Given task 1 |
Could you put the entries, from the line containing "Amongst the items" through the end of the entries, into a JSON list of strings with one string per line and blank lines left out?

—
I cannot believe that the Putin Pawns in the White House, are letting this “false equivalency” stand.
That they have not abruptly dismissed this Putin tit-for-tat suggestion, out of hand as unacceptable.
“No way. No how. Absolutely Not!”
No instead, the Putin Fan Club is saying: “We’ll think about it. You know, bat the idea around.”
White House: Trump will consider letting Russia question investor, former ambassador
by ELEANOR MUELLER, politico.com — July 18, 2018
President Donald Trump will consider allowing Russian investigators to question U.S.-born investor Bill Browder, former U.S. ambassador to Russia Michael McFaul and others after President Vladimir Putin floated the idea, White House press secretary Sarah Huckabee Sanders said Wednesday.
“He said it was an interesting idea. He didn’t commit to anything,” Sanders said at the daily press briefing. “He wants to work with his team and determine if there’s any validity that would be helpful to the process…It was an idea they threw out.”
For those unfamiliar with Bill Browder story — Well his testimony is WHY there are U.S. Sanctions against Russian Oligarchs now. Needless to say, the Putin-Oligarch-Cabal, hates Bill Browder (and presumably anyone associated with him) — with a red-hot passion.
Here are some of the more noteworthy things Mr. Browder has officially testified to, about the corruption behind the Putin regime ...

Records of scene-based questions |

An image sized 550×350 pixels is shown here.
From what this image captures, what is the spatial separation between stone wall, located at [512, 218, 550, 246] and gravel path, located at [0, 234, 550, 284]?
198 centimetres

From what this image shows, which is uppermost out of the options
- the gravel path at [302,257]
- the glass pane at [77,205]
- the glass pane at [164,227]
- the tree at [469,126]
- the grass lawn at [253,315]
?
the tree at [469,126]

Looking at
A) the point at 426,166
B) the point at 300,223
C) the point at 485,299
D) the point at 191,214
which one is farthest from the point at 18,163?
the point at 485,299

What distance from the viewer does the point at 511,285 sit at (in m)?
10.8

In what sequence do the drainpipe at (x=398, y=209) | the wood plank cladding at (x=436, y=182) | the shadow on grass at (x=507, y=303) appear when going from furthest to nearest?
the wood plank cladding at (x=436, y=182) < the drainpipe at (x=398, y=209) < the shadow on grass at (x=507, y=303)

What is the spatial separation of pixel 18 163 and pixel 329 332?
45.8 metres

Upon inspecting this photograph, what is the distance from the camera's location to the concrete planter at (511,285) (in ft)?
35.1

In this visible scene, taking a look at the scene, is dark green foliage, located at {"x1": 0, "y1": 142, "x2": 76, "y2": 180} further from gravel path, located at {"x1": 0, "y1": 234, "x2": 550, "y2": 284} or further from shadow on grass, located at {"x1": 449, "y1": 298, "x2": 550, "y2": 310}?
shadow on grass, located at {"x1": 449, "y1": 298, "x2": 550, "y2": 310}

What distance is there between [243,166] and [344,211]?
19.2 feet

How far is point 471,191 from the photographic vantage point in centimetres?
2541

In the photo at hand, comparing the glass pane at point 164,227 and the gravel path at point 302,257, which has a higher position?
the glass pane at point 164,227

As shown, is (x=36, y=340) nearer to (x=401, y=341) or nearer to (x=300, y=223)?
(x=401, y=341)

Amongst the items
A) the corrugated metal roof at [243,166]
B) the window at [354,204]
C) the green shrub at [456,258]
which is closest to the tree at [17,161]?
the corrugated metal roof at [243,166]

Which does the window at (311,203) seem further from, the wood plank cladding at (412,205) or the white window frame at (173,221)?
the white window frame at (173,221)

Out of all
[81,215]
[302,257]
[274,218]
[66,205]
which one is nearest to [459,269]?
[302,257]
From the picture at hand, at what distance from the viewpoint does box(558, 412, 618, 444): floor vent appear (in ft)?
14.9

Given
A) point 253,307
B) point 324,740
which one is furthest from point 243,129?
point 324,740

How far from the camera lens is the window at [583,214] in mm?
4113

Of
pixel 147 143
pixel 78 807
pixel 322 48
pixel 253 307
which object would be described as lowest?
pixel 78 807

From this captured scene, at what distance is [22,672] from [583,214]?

Given task 2 |
How would the post about the White House considering Russia's request to question Bill Browder continue from where it stops?

Response 1 |
[
  "Amongst the items",
  "A) the corrugated metal roof at [243,166]",
  "B) the window at [354,204]",
  "C) the green shrub at [456,258]",
  "which is closest to the tree at [17,161]?",
  "the corrugated metal roof at [243,166]",
  "Which does the window at (311,203) seem further from, the wood plank cladding at (412,205) or the white window frame at (173,221)?",
  "the white window frame at (173,221)",
  "Out of all",
  "[81,215]",
  "[302,257]",
  "[274,218]",
  "[66,205]",
  "which one is nearest to [459,269]?",
  "[302,257]",
  "From the picture at hand, at what distance from the viewpoint does box(558, 412, 618, 444): floor vent appear (in ft)?",
  "14.9",
  "Given",
  "A) point 253,307",
  "B) point 324,740",
  "which one is furthest from point 243,129?",
  "point 324,740",
  "How far from the camera lens is the window at [583,214] in mm?",
  "4113",
  "Of",
  "pixel 147 143",
  "pixel 78 807",
  "pixel 322 48",
  "pixel 253 307",
  "which object would be described as lowest?",
  "pixel 78 807",
  "From this captured scene, at what distance is [22,672] from [583,214]?"
]

Response 2 |
Transcript from www.theatlantic.com — July 25, 2017
—
The financier Bill Browder has emerged as an unlikely central player in the ongoing investigation of Russian interference in the 2016 elections. Sergei Magnitsky, an attorney Browder hired to investigate official corruption, died in Russian custody in 2009. Congress subsequently imposed sanctions on the officials it held responsible for his death, passing the Magnitsky Act in 2012. Russian President Vladimir Putin’s government retaliated, among other ways, by suspending American adoptions of Russian children.
That all changed in July 2003, when Putin arrested Russia’s biggest oligarch and richest man, Mikhail Khodorkovsky. Putin grabbed Khodorkovsky off his private jet, took him back to Moscow, put him on trial, and allowed television cameras to film Khodorkovsky sitting in a cage right in the middle of the courtroom. That image was extremely powerful, because none of the other oligarchs wanted to be in the same position. After Khodorkovsky’s conviction, the other oligarchs went to Putin and asked him what they needed to do to avoid sitting in the same cage as Khodorkovsky. From what followed, it appeared that Putin’s answer was, “Fifty percent.” He wasn’t saying 50 percent for the Russian government or the presidential administration of Russia, but 50 percent for Vladimir Putin personally. From that moment on, Putin became the biggest oligarch in Russia and the richest man in the world, and my anti-corruption activities would no longer be tolerated.
Eighteen months after my expulsion a pair of simultaneous raids took place in Moscow. Over 25 Interior Ministry officials barged into my Moscow office and the office of the American law firm that represented me. The officials seized all the corporate documents connected to the investment holding companies of the funds that I advised. I didn’t know the purpose of these raids so I hired the smartest Russian lawyer I knew, a 35-year-old named Sergei Magnitsky. I asked Sergei to investigate the purpose of the raids and try to stop whatever illegal plans these officials had.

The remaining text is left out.